▸ **WORK INSTRUCTION**
A word-for-word copy of the data is what's wanted, with no pictures.

☆ ☆ ☆ ☆ ☆

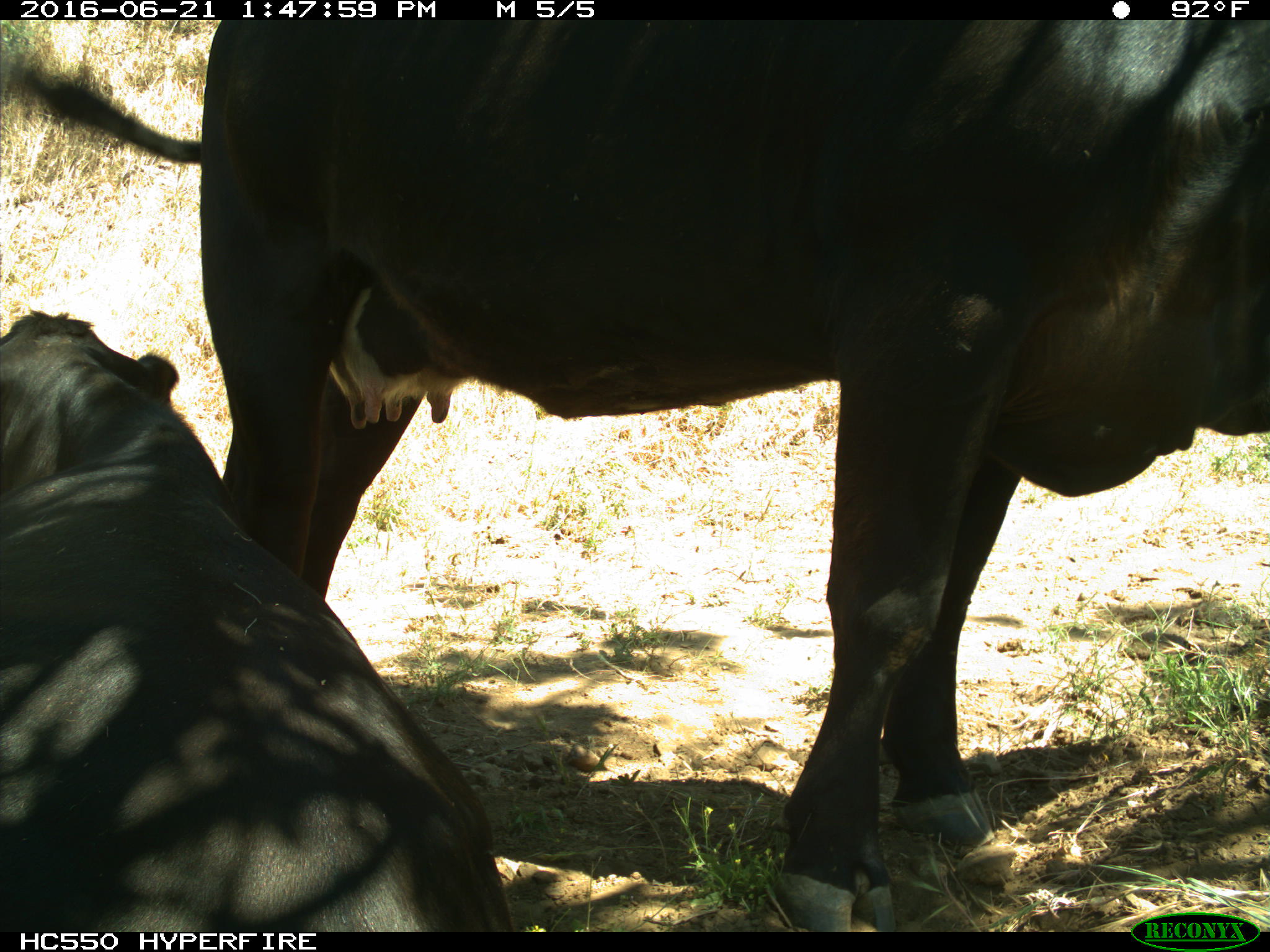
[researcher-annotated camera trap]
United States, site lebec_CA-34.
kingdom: Animalia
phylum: Chordata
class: Mammalia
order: Artiodactyla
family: Bovidae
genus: Bos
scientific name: Bos taurus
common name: domestic cow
Bos taurus (domestic cow).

☆ ☆ ☆ ☆ ☆

▸ **ANSWER TO THE EXERCISE**
[researcher-annotated camera trap]
United States, site lebec_CA-34.
kingdom: Animalia
phylum: Chordata
class: Mammalia
order: Artiodactyla
family: Bovidae
genus: Bos
scientific name: Bos taurus
common name: domestic cow
Bos taurus (domestic cow).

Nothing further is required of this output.